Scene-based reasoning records
+++

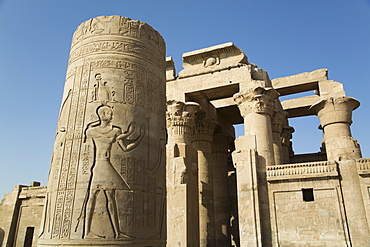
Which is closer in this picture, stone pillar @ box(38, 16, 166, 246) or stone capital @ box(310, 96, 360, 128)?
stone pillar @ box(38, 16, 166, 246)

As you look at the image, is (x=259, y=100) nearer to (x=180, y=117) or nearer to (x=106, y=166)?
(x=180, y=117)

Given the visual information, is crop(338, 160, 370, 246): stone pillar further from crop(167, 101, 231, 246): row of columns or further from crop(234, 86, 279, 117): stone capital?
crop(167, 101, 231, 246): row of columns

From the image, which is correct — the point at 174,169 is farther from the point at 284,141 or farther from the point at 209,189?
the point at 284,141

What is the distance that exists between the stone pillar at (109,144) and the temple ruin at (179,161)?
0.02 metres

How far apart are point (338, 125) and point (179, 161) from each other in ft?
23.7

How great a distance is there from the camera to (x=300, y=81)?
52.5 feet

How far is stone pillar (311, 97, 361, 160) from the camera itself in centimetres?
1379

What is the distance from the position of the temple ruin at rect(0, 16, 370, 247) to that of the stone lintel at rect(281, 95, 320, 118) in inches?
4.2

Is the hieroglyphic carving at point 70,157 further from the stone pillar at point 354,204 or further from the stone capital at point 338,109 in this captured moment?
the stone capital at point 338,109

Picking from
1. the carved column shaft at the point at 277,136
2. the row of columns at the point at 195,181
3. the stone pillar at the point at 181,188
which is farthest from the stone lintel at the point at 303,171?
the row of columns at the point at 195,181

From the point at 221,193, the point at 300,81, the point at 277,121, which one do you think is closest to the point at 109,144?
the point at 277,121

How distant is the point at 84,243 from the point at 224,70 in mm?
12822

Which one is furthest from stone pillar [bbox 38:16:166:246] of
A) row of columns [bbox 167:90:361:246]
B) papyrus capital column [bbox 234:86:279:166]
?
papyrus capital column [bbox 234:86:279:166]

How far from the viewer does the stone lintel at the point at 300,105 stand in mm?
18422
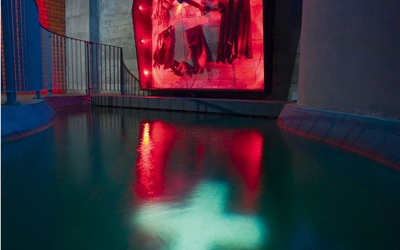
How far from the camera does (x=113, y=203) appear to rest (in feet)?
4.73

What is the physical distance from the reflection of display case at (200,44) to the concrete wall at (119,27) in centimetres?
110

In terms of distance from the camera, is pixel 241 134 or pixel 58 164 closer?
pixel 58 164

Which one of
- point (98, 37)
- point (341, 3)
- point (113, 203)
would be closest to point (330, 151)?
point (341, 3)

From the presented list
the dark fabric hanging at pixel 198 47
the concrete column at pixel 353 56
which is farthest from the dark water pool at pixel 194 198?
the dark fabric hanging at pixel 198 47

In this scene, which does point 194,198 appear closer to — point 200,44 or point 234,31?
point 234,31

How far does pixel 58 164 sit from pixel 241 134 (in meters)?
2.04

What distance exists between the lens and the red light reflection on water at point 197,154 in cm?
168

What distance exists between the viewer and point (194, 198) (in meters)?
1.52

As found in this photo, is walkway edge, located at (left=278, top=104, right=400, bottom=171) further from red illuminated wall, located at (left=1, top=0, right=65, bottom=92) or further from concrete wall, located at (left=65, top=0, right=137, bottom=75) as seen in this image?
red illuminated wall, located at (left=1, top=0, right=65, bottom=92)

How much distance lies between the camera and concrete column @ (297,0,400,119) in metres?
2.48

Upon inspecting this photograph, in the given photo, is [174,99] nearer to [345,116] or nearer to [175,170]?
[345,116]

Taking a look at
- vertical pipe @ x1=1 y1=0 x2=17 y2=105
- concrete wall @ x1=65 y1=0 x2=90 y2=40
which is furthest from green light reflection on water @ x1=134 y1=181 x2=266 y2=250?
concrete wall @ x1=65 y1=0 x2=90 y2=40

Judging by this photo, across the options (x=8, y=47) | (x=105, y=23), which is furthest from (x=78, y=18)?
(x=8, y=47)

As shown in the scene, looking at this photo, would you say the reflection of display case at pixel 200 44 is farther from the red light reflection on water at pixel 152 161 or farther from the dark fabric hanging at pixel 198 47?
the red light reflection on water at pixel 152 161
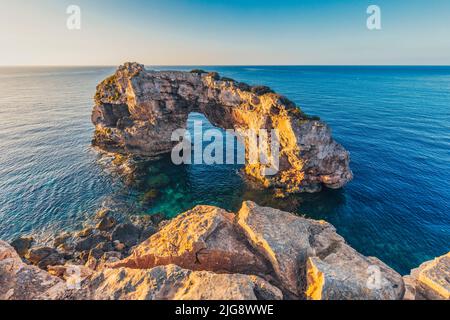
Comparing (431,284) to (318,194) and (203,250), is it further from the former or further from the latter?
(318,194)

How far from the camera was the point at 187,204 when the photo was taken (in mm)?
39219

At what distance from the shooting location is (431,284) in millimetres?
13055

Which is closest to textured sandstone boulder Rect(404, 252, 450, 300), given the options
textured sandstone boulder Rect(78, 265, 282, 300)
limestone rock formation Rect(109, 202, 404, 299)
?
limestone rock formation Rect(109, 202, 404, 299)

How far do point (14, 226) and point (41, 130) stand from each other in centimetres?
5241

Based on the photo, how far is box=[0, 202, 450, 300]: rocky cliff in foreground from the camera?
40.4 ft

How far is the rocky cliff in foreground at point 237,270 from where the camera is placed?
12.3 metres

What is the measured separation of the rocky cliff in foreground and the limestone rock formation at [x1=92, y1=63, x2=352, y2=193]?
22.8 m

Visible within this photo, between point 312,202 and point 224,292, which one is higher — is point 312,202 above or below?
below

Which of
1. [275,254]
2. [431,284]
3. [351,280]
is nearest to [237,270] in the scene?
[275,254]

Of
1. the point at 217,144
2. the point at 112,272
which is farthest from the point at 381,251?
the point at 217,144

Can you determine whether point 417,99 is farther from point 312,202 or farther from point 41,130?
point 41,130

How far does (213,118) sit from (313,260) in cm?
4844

+++

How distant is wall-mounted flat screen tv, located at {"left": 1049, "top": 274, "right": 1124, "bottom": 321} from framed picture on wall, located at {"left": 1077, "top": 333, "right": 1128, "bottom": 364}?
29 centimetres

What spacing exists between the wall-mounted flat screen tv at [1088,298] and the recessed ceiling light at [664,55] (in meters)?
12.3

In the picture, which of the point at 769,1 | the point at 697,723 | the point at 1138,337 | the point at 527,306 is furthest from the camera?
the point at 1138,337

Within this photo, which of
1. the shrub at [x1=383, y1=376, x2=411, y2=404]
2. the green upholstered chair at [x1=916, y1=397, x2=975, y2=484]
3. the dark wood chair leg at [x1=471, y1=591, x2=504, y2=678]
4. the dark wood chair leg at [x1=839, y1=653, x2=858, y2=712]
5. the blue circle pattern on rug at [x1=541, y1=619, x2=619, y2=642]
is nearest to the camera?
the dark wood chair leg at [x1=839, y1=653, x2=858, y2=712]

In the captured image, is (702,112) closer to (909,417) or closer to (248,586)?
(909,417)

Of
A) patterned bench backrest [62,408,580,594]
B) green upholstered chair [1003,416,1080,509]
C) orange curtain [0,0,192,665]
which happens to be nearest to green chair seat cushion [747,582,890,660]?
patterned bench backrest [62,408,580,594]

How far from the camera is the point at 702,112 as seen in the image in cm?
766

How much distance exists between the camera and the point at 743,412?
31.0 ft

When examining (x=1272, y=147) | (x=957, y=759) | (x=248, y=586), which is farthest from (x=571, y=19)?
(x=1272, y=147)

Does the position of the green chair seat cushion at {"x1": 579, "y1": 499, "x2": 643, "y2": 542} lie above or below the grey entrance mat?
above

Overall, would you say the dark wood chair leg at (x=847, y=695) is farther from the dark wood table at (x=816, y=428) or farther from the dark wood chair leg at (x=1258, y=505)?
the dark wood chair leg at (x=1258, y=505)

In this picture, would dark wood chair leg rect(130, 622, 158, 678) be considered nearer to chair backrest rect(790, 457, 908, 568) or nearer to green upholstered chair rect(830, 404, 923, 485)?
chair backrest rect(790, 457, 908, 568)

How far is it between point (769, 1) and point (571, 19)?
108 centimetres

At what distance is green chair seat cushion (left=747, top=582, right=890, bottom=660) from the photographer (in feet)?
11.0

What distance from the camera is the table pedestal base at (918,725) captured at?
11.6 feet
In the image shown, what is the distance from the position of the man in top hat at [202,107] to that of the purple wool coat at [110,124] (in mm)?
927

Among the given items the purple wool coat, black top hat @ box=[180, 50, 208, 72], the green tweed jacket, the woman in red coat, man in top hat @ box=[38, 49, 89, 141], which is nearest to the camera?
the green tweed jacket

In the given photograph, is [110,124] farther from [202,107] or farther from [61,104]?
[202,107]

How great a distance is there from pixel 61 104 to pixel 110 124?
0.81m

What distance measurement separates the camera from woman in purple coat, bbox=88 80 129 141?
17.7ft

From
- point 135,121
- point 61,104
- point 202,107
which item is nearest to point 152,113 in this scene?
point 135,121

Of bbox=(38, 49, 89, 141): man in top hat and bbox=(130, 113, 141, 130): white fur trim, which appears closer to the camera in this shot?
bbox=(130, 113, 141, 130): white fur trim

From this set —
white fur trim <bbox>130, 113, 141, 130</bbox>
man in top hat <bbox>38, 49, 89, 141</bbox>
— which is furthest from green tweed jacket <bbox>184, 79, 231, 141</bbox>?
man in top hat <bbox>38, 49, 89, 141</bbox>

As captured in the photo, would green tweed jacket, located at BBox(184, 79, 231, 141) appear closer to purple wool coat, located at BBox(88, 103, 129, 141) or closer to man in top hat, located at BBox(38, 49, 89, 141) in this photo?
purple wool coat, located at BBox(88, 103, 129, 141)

+++

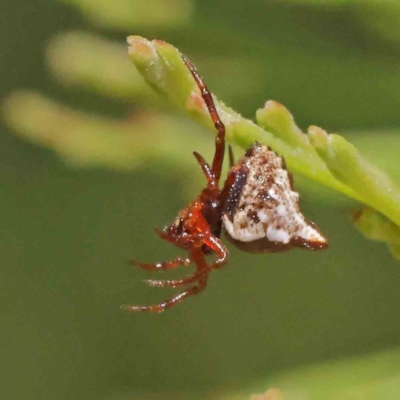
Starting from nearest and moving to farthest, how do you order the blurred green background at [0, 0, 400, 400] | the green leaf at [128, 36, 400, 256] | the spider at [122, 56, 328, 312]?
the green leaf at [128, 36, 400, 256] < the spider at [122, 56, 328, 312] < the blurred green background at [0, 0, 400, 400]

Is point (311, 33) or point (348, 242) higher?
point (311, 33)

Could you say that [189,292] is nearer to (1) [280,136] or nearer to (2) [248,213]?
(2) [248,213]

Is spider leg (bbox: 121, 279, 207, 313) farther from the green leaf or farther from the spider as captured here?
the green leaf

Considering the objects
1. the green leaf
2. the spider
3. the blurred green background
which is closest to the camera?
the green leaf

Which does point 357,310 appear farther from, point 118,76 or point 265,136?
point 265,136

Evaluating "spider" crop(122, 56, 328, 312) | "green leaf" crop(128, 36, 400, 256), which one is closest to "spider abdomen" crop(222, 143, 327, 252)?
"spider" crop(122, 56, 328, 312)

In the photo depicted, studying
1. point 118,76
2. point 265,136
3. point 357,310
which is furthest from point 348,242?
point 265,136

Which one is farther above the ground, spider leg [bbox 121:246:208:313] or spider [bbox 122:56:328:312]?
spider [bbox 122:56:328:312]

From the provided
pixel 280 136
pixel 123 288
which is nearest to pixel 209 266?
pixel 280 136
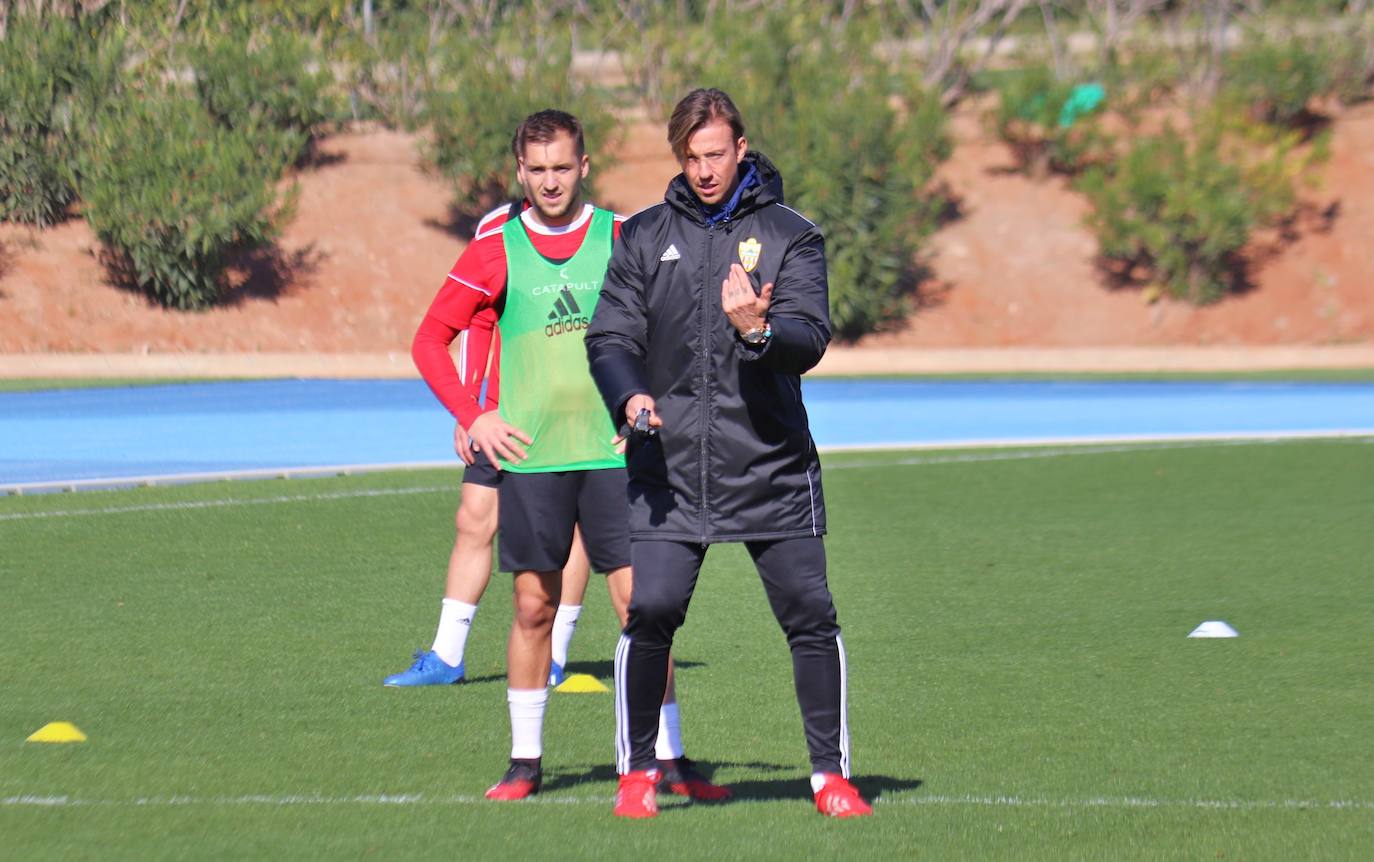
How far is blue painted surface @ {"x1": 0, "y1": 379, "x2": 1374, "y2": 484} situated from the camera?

+++

THE REQUEST — Copy out, word for word, the lines running from the line that contains "How far do point" through the line that contains "12.3 metres", including both of those lines.

EXPECTED ANSWER —
How far do point (14, 226) and point (41, 130) stand from each other in centimetres?
5241

Based on the photo, how far is box=[0, 202, 450, 300]: rocky cliff in foreground from the camera?
40.4 ft

How far is the rocky cliff in foreground at point 237,270 from where the camera is placed?
12.3 metres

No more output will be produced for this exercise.